Data section:
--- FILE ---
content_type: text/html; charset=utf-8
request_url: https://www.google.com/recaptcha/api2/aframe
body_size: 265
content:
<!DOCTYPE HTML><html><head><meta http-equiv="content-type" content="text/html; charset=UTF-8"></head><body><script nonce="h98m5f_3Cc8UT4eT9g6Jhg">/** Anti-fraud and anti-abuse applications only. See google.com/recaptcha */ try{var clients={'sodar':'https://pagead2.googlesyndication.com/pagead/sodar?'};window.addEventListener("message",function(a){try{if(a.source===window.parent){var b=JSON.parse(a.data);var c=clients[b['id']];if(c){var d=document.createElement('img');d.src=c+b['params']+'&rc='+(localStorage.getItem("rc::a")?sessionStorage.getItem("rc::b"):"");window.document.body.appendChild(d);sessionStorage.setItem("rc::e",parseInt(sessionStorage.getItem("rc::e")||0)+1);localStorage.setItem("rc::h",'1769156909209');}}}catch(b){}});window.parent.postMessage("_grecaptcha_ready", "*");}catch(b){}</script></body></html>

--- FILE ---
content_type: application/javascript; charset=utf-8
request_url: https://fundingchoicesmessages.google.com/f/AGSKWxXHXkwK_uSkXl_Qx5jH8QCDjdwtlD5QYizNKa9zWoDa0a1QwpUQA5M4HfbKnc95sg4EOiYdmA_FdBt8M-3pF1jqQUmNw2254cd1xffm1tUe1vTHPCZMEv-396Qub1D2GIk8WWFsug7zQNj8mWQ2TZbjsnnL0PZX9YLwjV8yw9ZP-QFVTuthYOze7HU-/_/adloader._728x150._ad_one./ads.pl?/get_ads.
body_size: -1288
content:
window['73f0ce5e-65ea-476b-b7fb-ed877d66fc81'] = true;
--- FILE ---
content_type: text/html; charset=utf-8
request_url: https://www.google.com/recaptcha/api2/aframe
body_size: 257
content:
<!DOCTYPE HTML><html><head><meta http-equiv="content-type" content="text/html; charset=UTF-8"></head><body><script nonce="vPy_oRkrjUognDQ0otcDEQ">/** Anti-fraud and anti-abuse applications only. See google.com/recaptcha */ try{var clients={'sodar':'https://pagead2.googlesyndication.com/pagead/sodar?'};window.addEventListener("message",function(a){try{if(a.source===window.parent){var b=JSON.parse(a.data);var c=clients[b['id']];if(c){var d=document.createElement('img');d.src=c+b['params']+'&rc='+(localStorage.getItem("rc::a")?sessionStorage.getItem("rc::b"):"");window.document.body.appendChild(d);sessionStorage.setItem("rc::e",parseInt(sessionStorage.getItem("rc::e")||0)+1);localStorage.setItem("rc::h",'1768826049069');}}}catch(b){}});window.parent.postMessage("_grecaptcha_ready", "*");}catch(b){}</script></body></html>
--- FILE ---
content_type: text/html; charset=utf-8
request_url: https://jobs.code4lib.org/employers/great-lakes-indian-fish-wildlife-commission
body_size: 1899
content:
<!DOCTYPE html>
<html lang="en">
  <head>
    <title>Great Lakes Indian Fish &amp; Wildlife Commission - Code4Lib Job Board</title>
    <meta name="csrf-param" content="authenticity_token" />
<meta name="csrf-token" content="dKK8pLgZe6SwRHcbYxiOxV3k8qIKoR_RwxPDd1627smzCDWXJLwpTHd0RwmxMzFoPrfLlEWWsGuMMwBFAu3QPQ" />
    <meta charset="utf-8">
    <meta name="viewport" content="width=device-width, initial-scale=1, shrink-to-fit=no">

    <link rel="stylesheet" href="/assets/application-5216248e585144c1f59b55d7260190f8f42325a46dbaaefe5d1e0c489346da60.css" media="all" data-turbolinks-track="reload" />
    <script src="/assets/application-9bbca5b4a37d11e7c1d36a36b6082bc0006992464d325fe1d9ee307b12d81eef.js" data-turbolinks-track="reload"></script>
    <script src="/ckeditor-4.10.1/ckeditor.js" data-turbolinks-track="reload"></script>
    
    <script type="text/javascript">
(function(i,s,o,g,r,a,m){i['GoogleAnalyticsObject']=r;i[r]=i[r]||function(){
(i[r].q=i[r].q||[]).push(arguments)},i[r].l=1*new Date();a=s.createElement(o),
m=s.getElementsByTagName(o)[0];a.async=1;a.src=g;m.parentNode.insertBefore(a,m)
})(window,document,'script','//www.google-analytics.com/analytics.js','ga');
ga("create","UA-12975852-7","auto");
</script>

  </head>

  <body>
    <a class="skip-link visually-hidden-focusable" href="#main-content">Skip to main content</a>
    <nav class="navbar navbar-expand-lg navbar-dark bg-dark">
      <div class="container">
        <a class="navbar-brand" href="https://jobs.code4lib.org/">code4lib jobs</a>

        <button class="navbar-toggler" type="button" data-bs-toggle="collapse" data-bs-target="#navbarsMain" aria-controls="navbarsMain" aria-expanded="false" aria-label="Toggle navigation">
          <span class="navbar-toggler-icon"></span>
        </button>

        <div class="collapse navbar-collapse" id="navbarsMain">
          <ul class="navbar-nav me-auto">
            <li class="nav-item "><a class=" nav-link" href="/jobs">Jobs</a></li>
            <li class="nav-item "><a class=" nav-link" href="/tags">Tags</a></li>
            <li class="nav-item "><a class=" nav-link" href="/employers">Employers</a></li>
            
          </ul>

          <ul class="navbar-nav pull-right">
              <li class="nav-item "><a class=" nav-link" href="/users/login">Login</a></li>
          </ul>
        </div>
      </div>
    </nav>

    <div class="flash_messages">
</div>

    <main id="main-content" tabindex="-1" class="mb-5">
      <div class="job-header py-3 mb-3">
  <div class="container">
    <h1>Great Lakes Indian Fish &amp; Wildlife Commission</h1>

Problem statement:
Each record above needs to be reproduced exactly as written.

Answer for the task:
--- FILE ---
content_type: text/html; charset=utf-8
request_url: https://www.google.com/recaptcha/api2/aframe
body_size: 265
content:
<!DOCTYPE HTML><html><head><meta http-equiv="content-type" content="text/html; charset=UTF-8"></head><body><script nonce="h98m5f_3Cc8UT4eT9g6Jhg">/** Anti-fraud and anti-abuse applications only. See google.com/recaptcha */ try{var clients={'sodar':'https://pagead2.googlesyndication.com/pagead/sodar?'};window.addEventListener("message",function(a){try{if(a.source===window.parent){var b=JSON.parse(a.data);var c=clients[b['id']];if(c){var d=document.createElement('img');d.src=c+b['params']+'&rc='+(localStorage.getItem("rc::a")?sessionStorage.getItem("rc::b"):"");window.document.body.appendChild(d);sessionStorage.setItem("rc::e",parseInt(sessionStorage.getItem("rc::e")||0)+1);localStorage.setItem("rc::h",'1769156909209');}}}catch(b){}});window.parent.postMessage("_grecaptcha_ready", "*");}catch(b){}</script></body></html>

--- FILE ---
content_type: application/javascript; charset=utf-8
request_url: https://fundingchoicesmessages.google.com/f/AGSKWxXHXkwK_uSkXl_Qx5jH8QCDjdwtlD5QYizNKa9zWoDa0a1QwpUQA5M4HfbKnc95sg4EOiYdmA_FdBt8M-3pF1jqQUmNw2254cd1xffm1tUe1vTHPCZMEv-396Qub1D2GIk8WWFsug7zQNj8mWQ2TZbjsnnL0PZX9YLwjV8yw9ZP-QFVTuthYOze7HU-/_/adloader._728x150._ad_one./ads.pl?/get_ads.
body_size: -1288
content:
window['73f0ce5e-65ea-476b-b7fb-ed877d66fc81'] = true;
--- FILE ---
content_type: text/html; charset=utf-8
request_url: https://www.google.com/recaptcha/api2/aframe
body_size: 257
content:
<!DOCTYPE HTML><html><head><meta http-equiv="content-type" content="text/html; charset=UTF-8"></head><body><script nonce="vPy_oRkrjUognDQ0otcDEQ">/** Anti-fraud and anti-abuse applications only. See google.com/recaptcha */ try{var clients={'sodar':'https://pagead2.googlesyndication.com/pagead/sodar?'};window.addEventListener("message",function(a){try{if(a.source===window.parent){var b=JSON.parse(a.data);var c=clients[b['id']];if(c){var d=document.createElement('img');d.src=c+b['params']+'&rc='+(localStorage.getItem("rc::a")?sessionStorage.getItem("rc::b"):"");window.document.body.appendChild(d);sessionStorage.setItem("rc::e",parseInt(sessionStorage.getItem("rc::e")||0)+1);localStorage.setItem("rc::h",'1768826049069');}}}catch(b){}});window.parent.postMessage("_grecaptcha_ready", "*");}catch(b){}</script></body></html>
--- FILE ---
content_type: text/html; charset=utf-8
request_url: https://jobs.code4lib.org/employers/great-lakes-indian-fish-wildlife-commission
body_size: 1899
content:
<!DOCTYPE html>
<html lang="en">
  <head>
    <title>Great Lakes Indian Fish &amp; Wildlife Commission - Code4Lib Job Board</title>
    <meta name="csrf-param" content="authenticity_token" />
<meta name="csrf-token" content="dKK8pLgZe6SwRHcbYxiOxV3k8qIKoR_RwxPDd1627smzCDWXJLwpTHd0RwmxMzFoPrfLlEWWsGuMMwBFAu3QPQ" />
    <meta charset="utf-8">
    <meta name="viewport" content="width=device-width, initial-scale=1, shrink-to-fit=no">

    <link rel="stylesheet" href="/assets/application-5216248e585144c1f59b55d7260190f8f42325a46dbaaefe5d1e0c489346da60.css" media="all" data-turbolinks-track="reload" />
    <script src="/assets/application-9bbca5b4a37d11e7c1d36a36b6082bc0006992464d325fe1d9ee307b12d81eef.js" data-turbolinks-track="reload"></script>
    <script src="/ckeditor-4.10.1/ckeditor.js" data-turbolinks-track="reload"></script>
    
    <script type="text/javascript">
(function(i,s,o,g,r,a,m){i['GoogleAnalyticsObject']=r;i[r]=i[r]||function(){
(i[r].q=i[r].q||[]).push(arguments)},i[r].l=1*new Date();a=s.createElement(o),
m=s.getElementsByTagName(o)[0];a.async=1;a.src=g;m.parentNode.insertBefore(a,m)
})(window,document,'script','//www.google-analytics.com/analytics.js','ga');
ga("create","UA-12975852-7","auto");
</script>

  </head>

  <body>
    <a class="skip-link visually-hidden-focusable" href="#main-content">Skip to main content</a>
    <nav class="navbar navbar-expand-lg navbar-dark bg-dark">
      <div class="container">
        <a class="navbar-brand" href="https://jobs.code4lib.org/">code4lib jobs</a>

        <button class="navbar-toggler" type="button" data-bs-toggle="collapse" data-bs-target="#navbarsMain" aria-controls="navbarsMain" aria-expanded="false" aria-label="Toggle navigation">
          <span class="navbar-toggler-icon"></span>
        </button>

        <div class="collapse navbar-collapse" id="navbarsMain">
          <ul class="navbar-nav me-auto">
            <li class="nav-item "><a class=" nav-link" href="/jobs">Jobs</a></li>
            <li class="nav-item "><a class=" nav-link" href="/tags">Tags</a></li>
            <li class="nav-item "><a class=" nav-link" href="/employers">Employers</a></li>
            
          </ul>

          <ul class="navbar-nav pull-right">
              <li class="nav-item "><a class=" nav-link" href="/users/login">Login</a></li>
          </ul>
        </div>
      </div>
    </nav>

    <div class="flash_messages">
</div>

    <main id="main-content" tabindex="-1" class="mb-5">
      <div class="job-header py-3 mb-3">
  <div class="container">
    <h1>Great Lakes Indian Fish &amp; Wildlife Commission</h1>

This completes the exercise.